• Page text
* * *

Celltrion threat on Remicade in U.S. no sweat for J&J

Key executives on Johnson & Johnson's ($JNJ) April 19 earnings call are convinced they have the legal firepower to invoke patents to halt the launch of a Remicade biosimilar in the U.S. this year by Incheon-based Celltrion.

The South Korean firm announced earlier this month that it won a U.S. FDA nod for a biosimilar of Remicade (infliximab), calling its version of the intravenously administered rheumatoid arthritis drug Inflectra (infliximab-dyyb).

Celltrion has been selling a Remicade biosimilar in Europe since 2015 under the name Inflectra as part of a marketing pact with Hospira, now owned by Pfizer ($PFE).

Dominic Caruso, chief financial officer, and Louise Mehrotra, vice president of investor relations, handled a flurry of questions on the approval and swatted them away one by one for the impact on earnings assumptions in 2016.

CEO Alex Gorsky was not on the call.

Caruso did note in response to a question on the 180-day notice period that follows such approvals that the word was in. "Yes, we have received that from Celltrion."

But Caruso made it plain he expects the party to continue.

* * *

• Records
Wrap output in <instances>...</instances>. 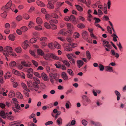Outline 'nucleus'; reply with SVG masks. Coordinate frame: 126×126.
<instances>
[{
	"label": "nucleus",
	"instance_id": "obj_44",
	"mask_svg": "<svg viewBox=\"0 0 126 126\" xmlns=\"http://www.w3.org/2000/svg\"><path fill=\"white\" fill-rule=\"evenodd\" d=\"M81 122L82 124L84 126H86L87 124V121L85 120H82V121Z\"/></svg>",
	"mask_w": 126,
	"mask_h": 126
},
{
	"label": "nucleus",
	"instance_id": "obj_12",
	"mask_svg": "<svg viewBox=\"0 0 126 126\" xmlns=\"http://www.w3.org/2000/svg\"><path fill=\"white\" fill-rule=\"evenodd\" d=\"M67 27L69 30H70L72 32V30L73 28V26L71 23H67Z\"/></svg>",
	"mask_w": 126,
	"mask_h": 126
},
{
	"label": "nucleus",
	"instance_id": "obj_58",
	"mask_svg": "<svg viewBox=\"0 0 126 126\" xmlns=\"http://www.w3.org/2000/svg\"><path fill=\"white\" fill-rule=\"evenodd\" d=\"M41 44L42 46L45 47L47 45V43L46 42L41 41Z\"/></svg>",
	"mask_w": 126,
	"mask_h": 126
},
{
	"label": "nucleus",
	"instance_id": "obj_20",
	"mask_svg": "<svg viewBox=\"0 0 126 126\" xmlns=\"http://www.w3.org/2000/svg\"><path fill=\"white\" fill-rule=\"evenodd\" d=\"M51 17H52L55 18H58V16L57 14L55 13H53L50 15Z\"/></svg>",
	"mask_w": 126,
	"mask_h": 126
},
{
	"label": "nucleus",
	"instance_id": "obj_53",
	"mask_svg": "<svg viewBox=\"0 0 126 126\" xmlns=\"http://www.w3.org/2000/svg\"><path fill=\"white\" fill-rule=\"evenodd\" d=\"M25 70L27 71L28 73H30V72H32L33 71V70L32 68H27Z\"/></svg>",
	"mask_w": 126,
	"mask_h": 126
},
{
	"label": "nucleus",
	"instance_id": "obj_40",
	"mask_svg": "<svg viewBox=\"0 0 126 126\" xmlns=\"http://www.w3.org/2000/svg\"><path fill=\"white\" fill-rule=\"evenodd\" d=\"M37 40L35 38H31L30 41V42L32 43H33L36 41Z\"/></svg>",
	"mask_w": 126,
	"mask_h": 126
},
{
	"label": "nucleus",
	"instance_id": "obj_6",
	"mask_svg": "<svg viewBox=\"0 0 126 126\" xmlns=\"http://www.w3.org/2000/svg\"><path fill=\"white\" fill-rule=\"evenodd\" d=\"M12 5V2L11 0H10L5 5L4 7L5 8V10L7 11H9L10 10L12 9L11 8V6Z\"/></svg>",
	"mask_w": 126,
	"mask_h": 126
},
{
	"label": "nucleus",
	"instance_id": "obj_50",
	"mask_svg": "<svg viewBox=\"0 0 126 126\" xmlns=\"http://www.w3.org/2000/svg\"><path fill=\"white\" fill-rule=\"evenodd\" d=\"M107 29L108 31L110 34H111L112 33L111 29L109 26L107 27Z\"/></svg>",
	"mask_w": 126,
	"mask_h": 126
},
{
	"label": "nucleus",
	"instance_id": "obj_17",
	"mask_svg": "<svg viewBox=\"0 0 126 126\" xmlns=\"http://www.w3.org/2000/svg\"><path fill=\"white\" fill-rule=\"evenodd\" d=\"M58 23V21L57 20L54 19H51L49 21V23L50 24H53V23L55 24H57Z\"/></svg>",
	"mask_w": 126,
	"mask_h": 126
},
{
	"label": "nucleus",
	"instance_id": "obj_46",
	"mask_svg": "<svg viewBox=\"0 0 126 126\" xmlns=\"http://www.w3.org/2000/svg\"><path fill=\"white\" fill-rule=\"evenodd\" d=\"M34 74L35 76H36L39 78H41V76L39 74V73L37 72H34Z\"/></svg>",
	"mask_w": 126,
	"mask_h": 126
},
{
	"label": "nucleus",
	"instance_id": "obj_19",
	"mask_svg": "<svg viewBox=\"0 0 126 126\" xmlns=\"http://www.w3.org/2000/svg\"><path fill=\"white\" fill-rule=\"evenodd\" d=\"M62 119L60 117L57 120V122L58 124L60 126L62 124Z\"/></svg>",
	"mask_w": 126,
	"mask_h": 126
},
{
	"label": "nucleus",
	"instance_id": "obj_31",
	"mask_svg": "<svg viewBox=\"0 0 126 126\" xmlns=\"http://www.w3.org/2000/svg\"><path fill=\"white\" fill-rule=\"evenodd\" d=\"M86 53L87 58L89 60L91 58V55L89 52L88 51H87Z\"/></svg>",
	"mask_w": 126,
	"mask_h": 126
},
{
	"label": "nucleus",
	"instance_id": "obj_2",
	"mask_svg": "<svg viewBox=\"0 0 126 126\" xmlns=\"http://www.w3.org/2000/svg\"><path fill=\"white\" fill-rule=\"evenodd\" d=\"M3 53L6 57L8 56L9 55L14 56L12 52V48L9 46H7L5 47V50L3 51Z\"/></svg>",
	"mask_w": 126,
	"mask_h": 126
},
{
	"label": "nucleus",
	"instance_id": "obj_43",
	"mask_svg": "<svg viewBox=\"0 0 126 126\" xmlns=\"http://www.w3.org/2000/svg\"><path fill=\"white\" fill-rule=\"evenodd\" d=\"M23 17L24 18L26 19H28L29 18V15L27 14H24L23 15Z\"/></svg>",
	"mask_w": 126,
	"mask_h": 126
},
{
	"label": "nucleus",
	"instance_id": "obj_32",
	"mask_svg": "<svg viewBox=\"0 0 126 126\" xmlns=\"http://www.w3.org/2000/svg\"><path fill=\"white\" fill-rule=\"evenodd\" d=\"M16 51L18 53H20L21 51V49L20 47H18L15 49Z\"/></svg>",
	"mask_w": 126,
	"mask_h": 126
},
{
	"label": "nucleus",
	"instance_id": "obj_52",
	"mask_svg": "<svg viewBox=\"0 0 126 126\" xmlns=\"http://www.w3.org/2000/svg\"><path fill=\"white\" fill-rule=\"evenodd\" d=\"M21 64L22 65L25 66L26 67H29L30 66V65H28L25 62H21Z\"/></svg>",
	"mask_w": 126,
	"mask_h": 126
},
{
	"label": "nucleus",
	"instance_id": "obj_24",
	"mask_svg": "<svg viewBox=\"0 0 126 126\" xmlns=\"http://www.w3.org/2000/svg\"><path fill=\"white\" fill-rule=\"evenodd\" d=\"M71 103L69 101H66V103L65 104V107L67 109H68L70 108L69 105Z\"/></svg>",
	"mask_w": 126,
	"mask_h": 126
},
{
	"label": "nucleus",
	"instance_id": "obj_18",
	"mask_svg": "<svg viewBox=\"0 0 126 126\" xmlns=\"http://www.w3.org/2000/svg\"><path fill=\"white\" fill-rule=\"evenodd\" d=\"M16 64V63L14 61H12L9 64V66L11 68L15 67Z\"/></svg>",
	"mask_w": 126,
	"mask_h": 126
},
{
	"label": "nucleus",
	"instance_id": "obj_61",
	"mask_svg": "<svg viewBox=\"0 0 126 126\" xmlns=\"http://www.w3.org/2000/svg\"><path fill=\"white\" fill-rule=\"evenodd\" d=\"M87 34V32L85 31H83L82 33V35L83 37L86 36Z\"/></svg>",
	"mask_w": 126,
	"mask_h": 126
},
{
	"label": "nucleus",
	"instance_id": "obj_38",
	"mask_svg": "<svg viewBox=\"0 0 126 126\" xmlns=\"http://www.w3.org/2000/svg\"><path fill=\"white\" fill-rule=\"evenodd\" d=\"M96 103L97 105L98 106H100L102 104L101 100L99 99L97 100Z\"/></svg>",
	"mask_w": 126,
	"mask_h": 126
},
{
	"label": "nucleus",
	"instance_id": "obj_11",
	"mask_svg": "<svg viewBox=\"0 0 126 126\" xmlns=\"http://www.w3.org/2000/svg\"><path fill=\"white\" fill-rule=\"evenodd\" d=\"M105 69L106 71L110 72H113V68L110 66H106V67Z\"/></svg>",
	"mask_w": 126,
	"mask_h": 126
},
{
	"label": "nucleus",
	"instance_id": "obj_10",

* * *

• Problem set
**a)** Do these statements agree with the article on Celltrion and Remicade above the lines? Answer yes or no for each, quoting the words from the article that decide it. (i) Celltrion has been selling its Remicade biosimilar in Europe since 2015. (ii) CEO Alex Gorsky took part in the April 19 earnings call. (iii) Johnson & Johnson said it had not yet received the 180-day notice from Celltrion.
**b)** Carry the article on Celltrion and Remicade, found above the lines, on from its final sentence.

• Expected answers
**a)**
(i) Yes: "Celltrion has been selling a Remicade biosimilar in Europe since 2015 under the name Inflectra"
(ii) No: "CEO Alex Gorsky was not on the call."
(iii) No: "Yes, we have received that from Celltrion."

**b)**
"As a reminder, our sales guidance for 2016 assumes no biosimilar entrant for Procrit or Remicade in the U.S.," he said, adding that "our assumption with regard to Remicade biosimilar remains unchanged, even with the recent FDA approval of Inflectra, due to our intellectual property which we intend to defend."

And when pressed further on the house view that no Remicade biosimilar will hit the U.S. in 2016, Caruso was even more detailed in response to a question from Josh Jennings, an analyst with Cowen and Company.

"You're right, Josh, we don't expect biosimilar competition in 2016," Caruso said. "As you know, we have several patents that we intend to defend. For example, the U.S. patent, the 471 patent, extends to 2018 and another patent that we have extends to 2027."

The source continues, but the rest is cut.